[Supplied records]
------------------------------------------------

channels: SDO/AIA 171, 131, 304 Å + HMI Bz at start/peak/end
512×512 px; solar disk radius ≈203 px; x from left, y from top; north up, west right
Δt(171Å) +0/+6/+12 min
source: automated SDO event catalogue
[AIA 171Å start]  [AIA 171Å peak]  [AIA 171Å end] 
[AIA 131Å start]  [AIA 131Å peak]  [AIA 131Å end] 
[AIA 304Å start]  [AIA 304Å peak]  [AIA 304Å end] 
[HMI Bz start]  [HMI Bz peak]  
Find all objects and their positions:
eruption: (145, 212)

------------------------------------------------

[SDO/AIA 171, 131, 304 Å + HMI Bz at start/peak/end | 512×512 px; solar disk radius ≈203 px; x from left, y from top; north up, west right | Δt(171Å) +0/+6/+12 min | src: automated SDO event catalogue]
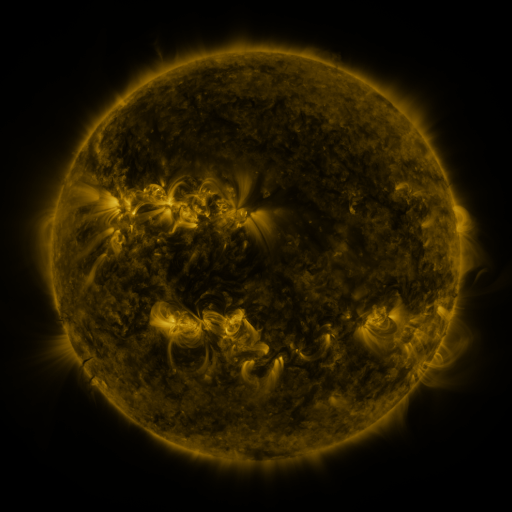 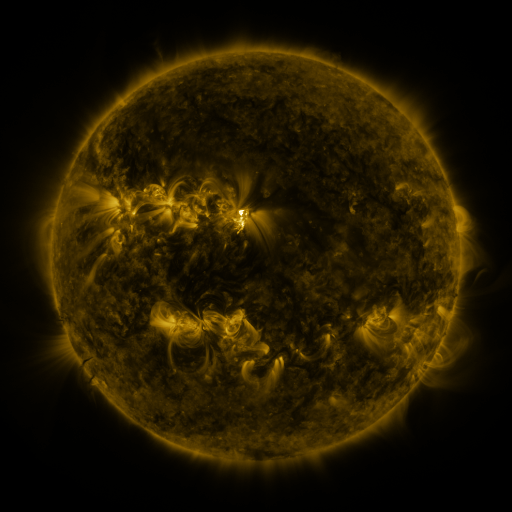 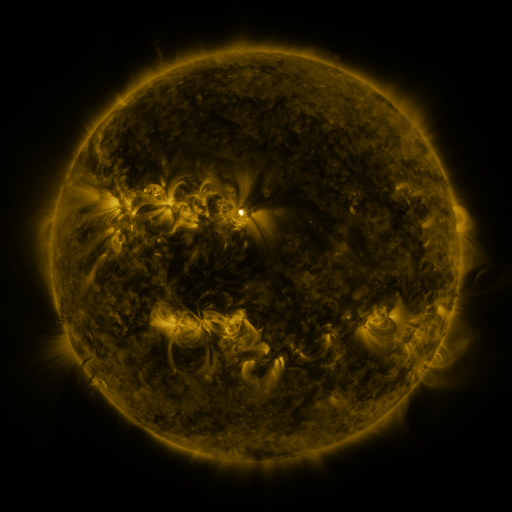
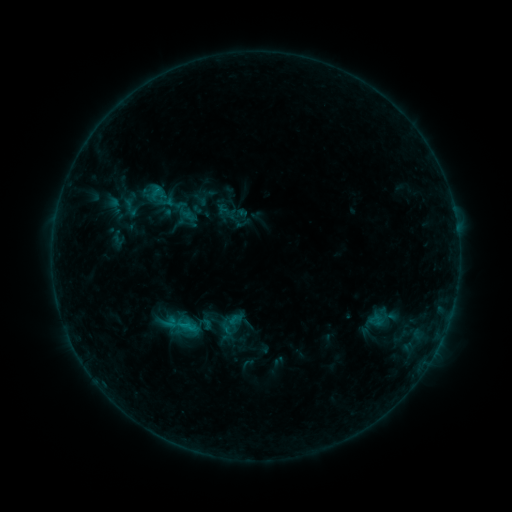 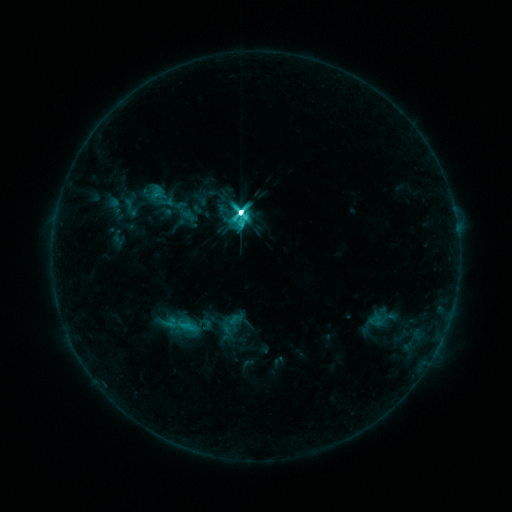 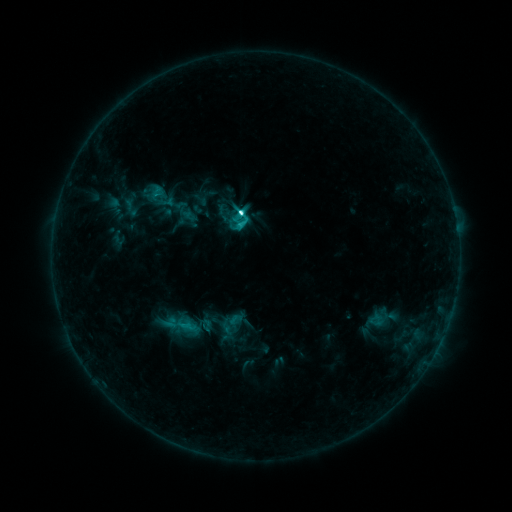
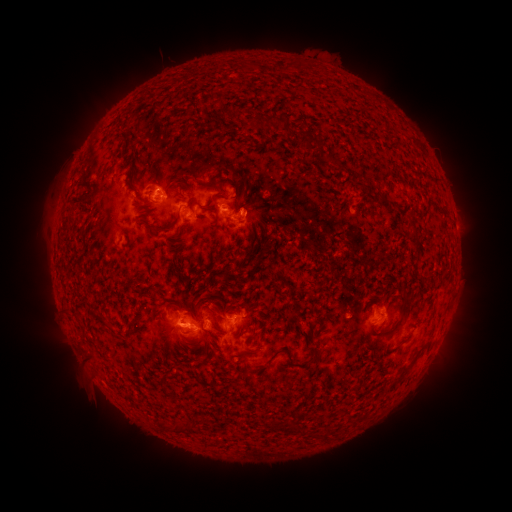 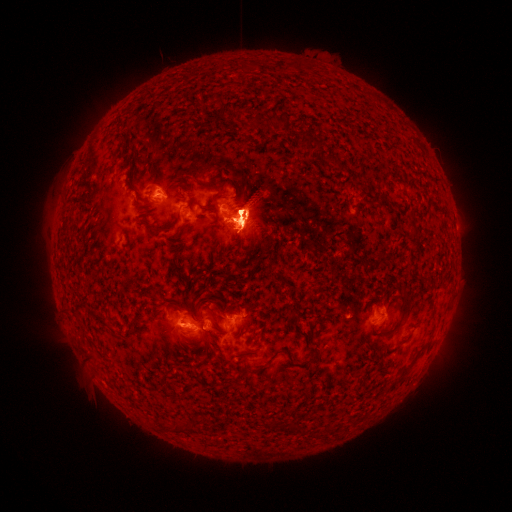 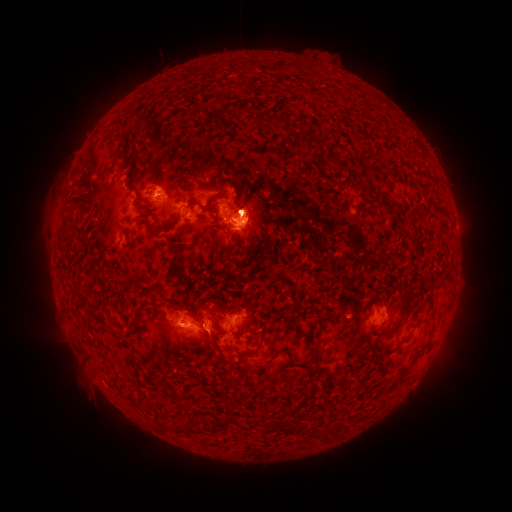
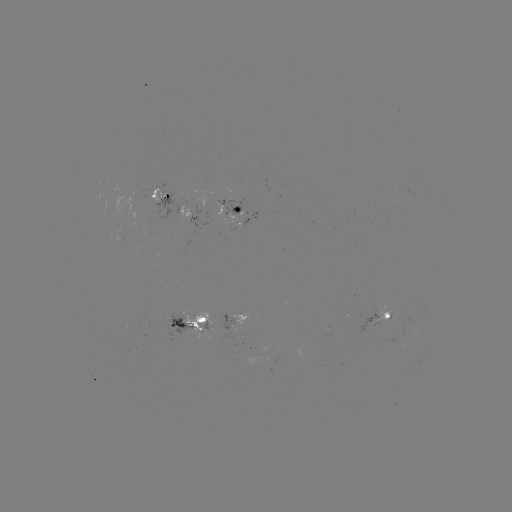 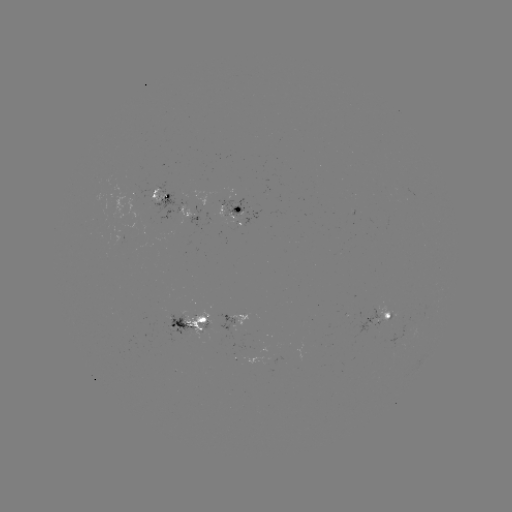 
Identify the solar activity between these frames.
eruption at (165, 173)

------------------------------------------------

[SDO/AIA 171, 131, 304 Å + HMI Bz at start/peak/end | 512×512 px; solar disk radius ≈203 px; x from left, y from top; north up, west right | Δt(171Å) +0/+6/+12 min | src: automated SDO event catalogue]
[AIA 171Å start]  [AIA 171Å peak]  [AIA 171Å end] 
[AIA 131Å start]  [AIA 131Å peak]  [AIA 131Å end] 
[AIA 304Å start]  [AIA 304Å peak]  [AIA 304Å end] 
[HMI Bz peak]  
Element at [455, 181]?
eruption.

------------------------------------------------

[Instructions to follow] Could you render the lines of the records above, from the one containing "channels: SDO/AIA 171, 131, 304" up to and including the one containing "eruption: (145, 212)", as a Markdown table with a Row column numbering them and a Text column holding each line, leaving out blank lines?

[Response to this task]
| Row | Text |
|---|---|
| 1 | channels: SDO/AIA 171, 131, 304 Å + HMI Bz at start/peak/end |
| 2 | 512×512 px; solar disk radius ≈203 px; x from left, y from top; north up, west right |
| 3 | Δt(171Å) +0/+6/+12 min |
| 4 | source: automated SDO event catalogue |
| 5 | [AIA 171Å start]  [AIA 171Å peak]  [AIA 171Å end]  |
| 6 | [AIA 131Å start]  [AIA 131Å peak]  [AIA 131Å end]  |
| 7 | [AIA 304Å start]  [AIA 304Å peak]  [AIA 304Å end]  |
| 8 | [HMI Bz start]  [HMI Bz peak]   |
| 9 | Find all objects and their positions: |
| 10 | eruption: (145, 212) |